_Written task:_ Could you convert the stretch of the records from the line containing "Visible in this" through the end of the records into a JSON list of strings, with one string per line and blank lines left out?

_Data provided:_
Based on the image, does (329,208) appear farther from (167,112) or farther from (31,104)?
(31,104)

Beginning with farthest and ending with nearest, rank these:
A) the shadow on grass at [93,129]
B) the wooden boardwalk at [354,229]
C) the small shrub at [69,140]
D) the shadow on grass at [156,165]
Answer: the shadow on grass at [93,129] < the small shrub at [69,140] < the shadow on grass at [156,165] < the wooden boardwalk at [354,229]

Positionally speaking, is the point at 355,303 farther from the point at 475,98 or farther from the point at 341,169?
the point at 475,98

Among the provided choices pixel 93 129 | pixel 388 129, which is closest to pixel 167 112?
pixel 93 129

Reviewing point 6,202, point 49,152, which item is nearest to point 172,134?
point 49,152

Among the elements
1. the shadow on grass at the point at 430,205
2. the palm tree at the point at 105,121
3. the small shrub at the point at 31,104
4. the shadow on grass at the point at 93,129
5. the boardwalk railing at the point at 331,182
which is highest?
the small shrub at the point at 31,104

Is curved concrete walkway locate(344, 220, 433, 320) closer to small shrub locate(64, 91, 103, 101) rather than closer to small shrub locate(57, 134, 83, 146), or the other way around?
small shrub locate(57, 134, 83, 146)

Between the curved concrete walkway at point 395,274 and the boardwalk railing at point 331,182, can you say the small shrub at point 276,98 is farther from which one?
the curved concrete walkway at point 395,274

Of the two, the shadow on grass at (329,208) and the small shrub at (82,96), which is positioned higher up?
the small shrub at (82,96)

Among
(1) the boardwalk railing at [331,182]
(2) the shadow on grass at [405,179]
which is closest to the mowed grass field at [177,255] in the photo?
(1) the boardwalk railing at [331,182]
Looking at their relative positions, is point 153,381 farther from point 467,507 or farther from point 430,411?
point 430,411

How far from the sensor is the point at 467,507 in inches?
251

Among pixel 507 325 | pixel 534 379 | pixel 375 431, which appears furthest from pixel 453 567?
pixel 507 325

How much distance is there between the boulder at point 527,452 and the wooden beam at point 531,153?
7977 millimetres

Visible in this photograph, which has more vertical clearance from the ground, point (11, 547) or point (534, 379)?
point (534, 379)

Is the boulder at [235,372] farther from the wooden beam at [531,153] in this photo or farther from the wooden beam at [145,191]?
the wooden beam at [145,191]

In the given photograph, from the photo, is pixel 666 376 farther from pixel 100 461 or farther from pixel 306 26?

_Written answer:_
[
  "Visible in this photograph, which has more vertical clearance from the ground, point (11, 547) or point (534, 379)?",
  "point (534, 379)",
  "Is the boulder at [235,372] farther from the wooden beam at [531,153] in this photo or farther from the wooden beam at [145,191]?",
  "the wooden beam at [145,191]",
  "In the given photograph, from the photo, is pixel 666 376 farther from pixel 100 461 or farther from pixel 306 26?"
]